Bill 1927 is the result of localized diseased cells metastasizing and going rogue throughout the body politic.

Bill 1927 should drive community builder’s apoplectic because of the already existing unacceptable level of firearm violence and trauma to children and families. As Denise Lasalle says, “we ought to be mad as hell.” I don’t have the privilege of speaking to you in the vernacular, so let’s stay kosher.

For example, a major longitudinal study released three years ago said that much of black America in Houston, especially Sunnyside was dying of a death by a thousand cuts. Over an eight-year span, 50 random and senseless gun violence deaths. Predominantly, these deaths were young black men and boys of color.

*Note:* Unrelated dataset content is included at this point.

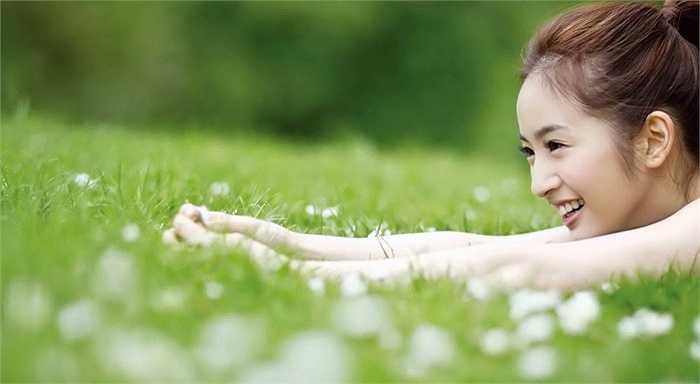 Khi ra mắt màn ảnh với vai diễn Sương Cầm trong Thơ ngây, nhân vật đáng yêu của Lâm Y Thần đã nhanh chóng gây sốt. Hiện Lâm Y Thần đã 32 tuổi nhưng trông vẫn như một nữ sinh trung học.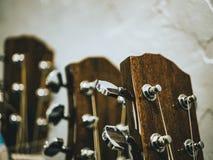 Makroschuß der klassischen Akustikgitarre Stockfotos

Gun violence leaves trauma as its offspring. Little penetration holes in the front, big exit holes in the back from bullets that have no names. Emotional scar tissue that refuses to heal plagues violence ridden communities and there is a palpable fear. In Sunnyside, some residents have pit bulls on their doorstep, some have posted signs with a picture of a big caliber firearm that say, “WE DON’T CALL 911!” Funeral homes have worked with activists to stop the violence. There is not a mass community healing mechanism since the demise of the Martin Luther King “Stop the Violence Workshop and Rally.” Late activist Billy Reece said, “there is nothing so dangerous as unresolved trauma.”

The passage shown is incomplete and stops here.